VORLIEGENDER TEXT
........

1928 verbot Haiti per Gesetz die Arbeitsimmigration nach Kuba. Die Plantagenbesitzer in Kuba ermöglichten vielen Haitianern das Bleiben trotz der Abschiebungsgesetze, indem sie sie als verschwunden meldeten, sie aber weiter auf ihren Besitzungen duldeten.
Wie und wann diese die kubanische Staatsbürgerschaft bekamen, dazu wird leider nichts gesagt.
 
Hier ist neben weiteren Zahlen zu Abschiebungen zu lesen, dass 1953 in der letzten Volkzählung vor der Revolution 27543 Personen - zum großen Teil Männer - haitianische Wurzeln hatten. 1970 wurden noch 22579 gezählt.
Ein Hinweis auf die Einbürgerung ist auch zu finden, mit der Verfassung von 1940 galten in Kuba geborene als Kubaner, was also zunächst mal die Kinder der direkt aus Haiti Gekommenen betraf.

........

AUFGABEN
1. Beantworte diese Fragen zum Text über haitianische Einwanderer in Kuba:
(a) In welchem Jahr verbot Haiti per Gesetz die Arbeitsimmigration nach Kuba?
(b) Wie viele Personen mit haitianischen Wurzeln wurden in der Volkszählung von 1953 erfasst?
(c) Wer galt laut der Verfassung von 1940 als Kubaner?
2. Welche Jahreszahlen kommen im Text über haitianische Einwanderer in Kuba vor? Nenne alle.
Das Material unten hat keinen Bezug zum Text.

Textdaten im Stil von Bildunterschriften
........

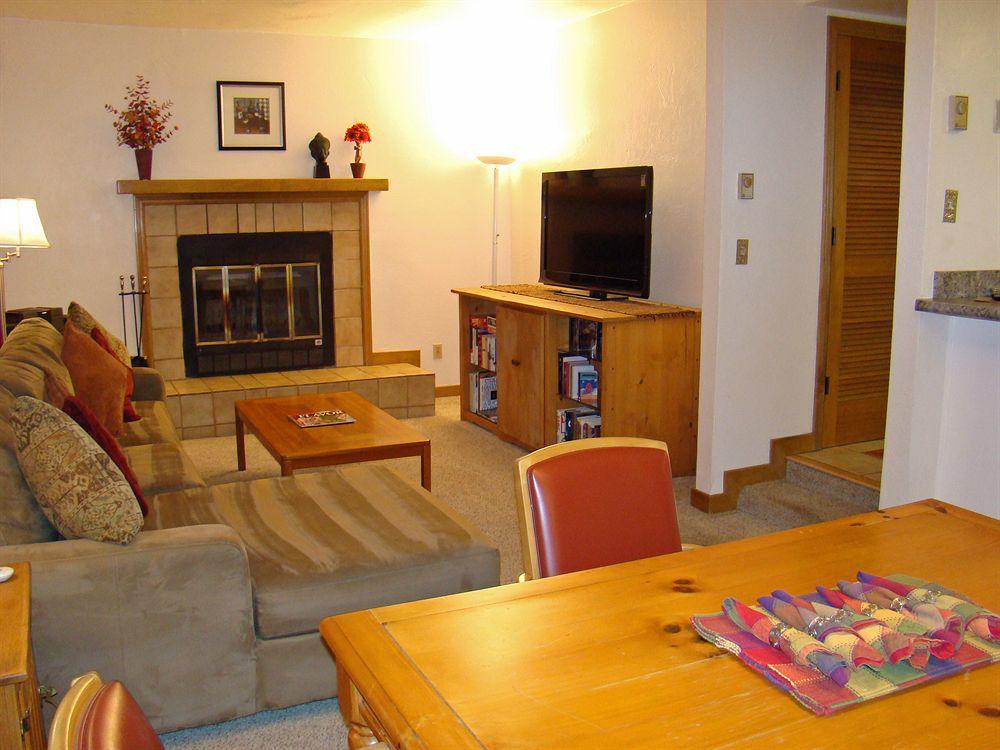 The Ferringway Resort Condominiums Ντουράνγκο Εξωτερικό φωτογραφία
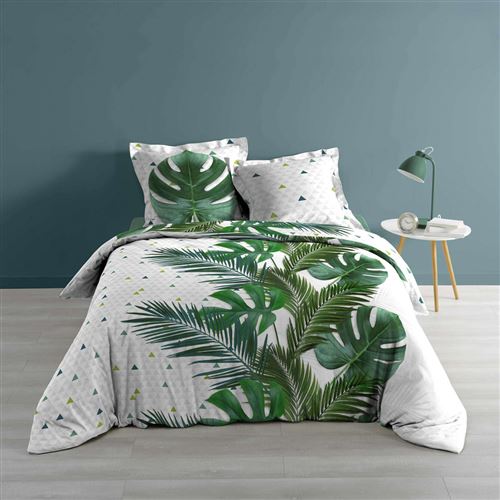 Parure de lit Nicaragua 240x220
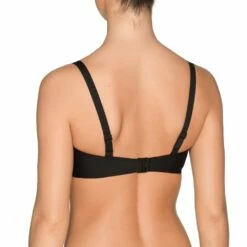 PrimaDonna Swim Cocktail 400-0116 Bikini-Oberteil Schwarz 70C -Badeanzug Verkäufe 2024 2efba9f833fd4342b9aeca00f6fcbc76 cocktail 4000116 zwa 4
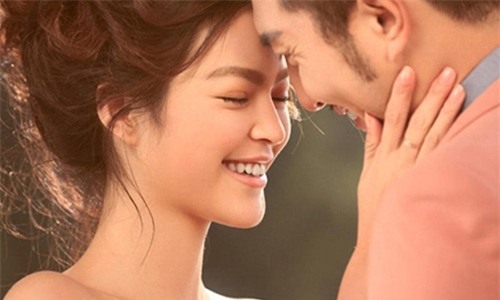 phu nu gioi den dau khong co mot tam chong cung vut! - 1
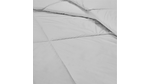 PLUMON-500H-UNIC-EXTRADOBLE-GRIS-NIEVE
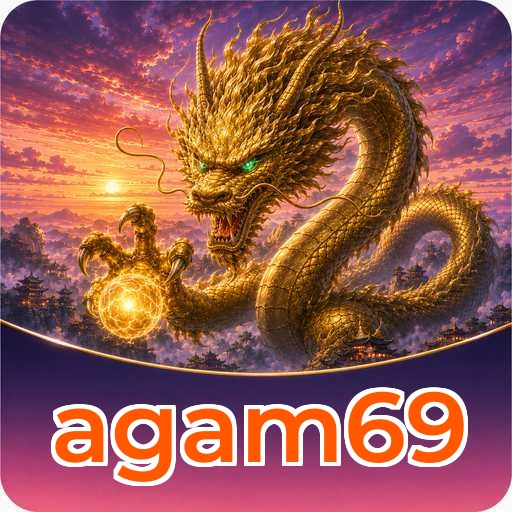 Metodologi riset agam69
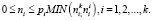 guk04.wmf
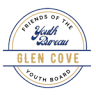 Glen Cove Youth Board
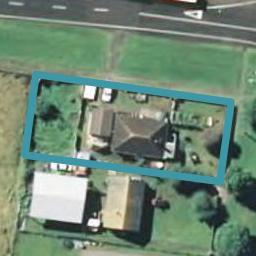 42 Riemenschneider Street, Manaia, Manaia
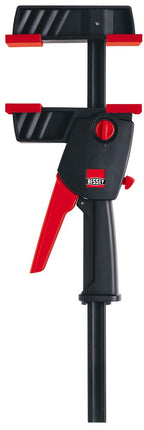 DuoKlamp One Handed Clamp & Spread Clamp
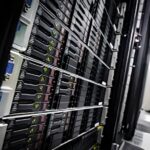 https://galafener.de/der-alleskonner-unter-1-000-e-conow-lyra-pro-vs-lyra-ac-im-harte-test-welcher-balkonspeicher-passt-zu-dir/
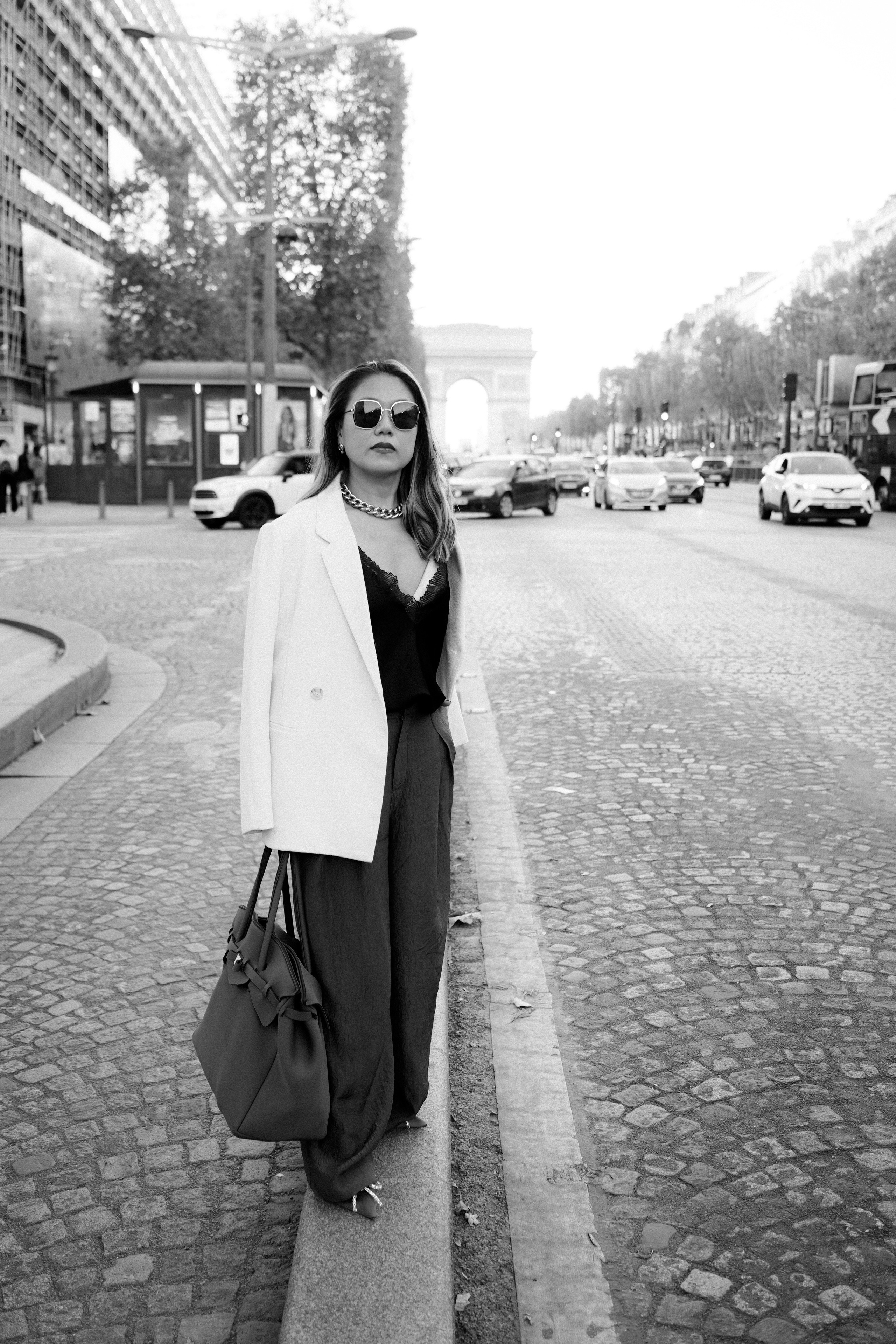 Mary. Photographer Yudakova Daria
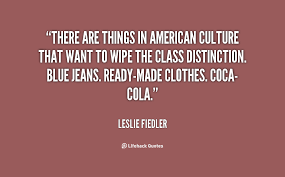 Leslie Fiedler Quotes. QuotesGram via Relatably.com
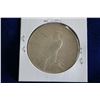 Image 2 : U.S.A. Peace Dollar (1)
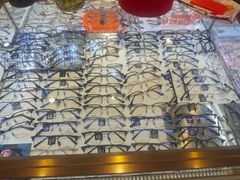 -华彬眼镜专业渐进配镜(潘家园店)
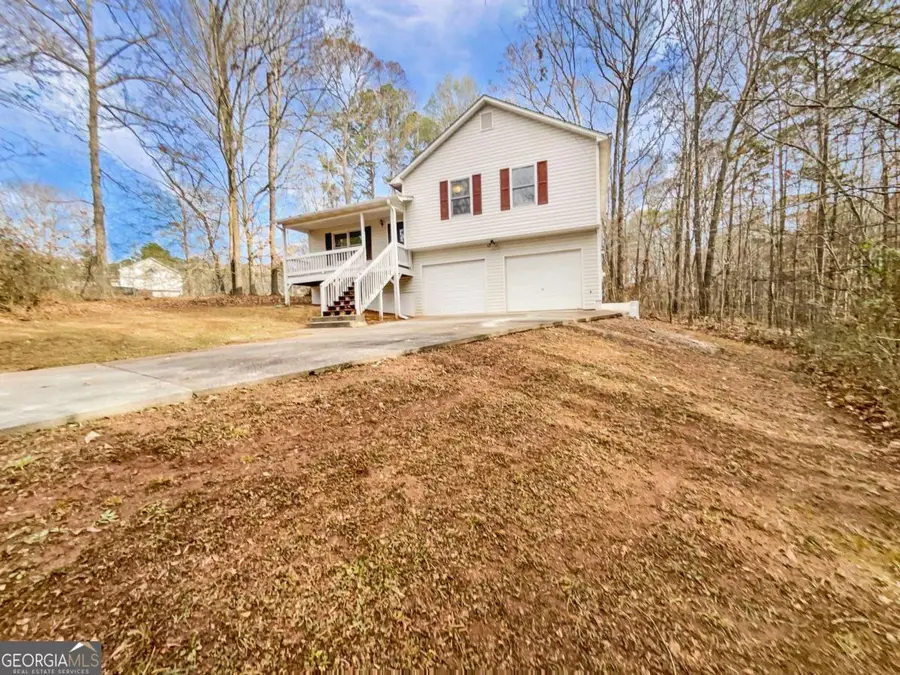 319 Wesley Mill Court, Villa Rica, GA 30180 - Image #3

........

LÖSUNGEN
1.
(a) 1928
(b) 27543
(c) In Kuba Geborene

2. 1928, 1953, 1970, 1940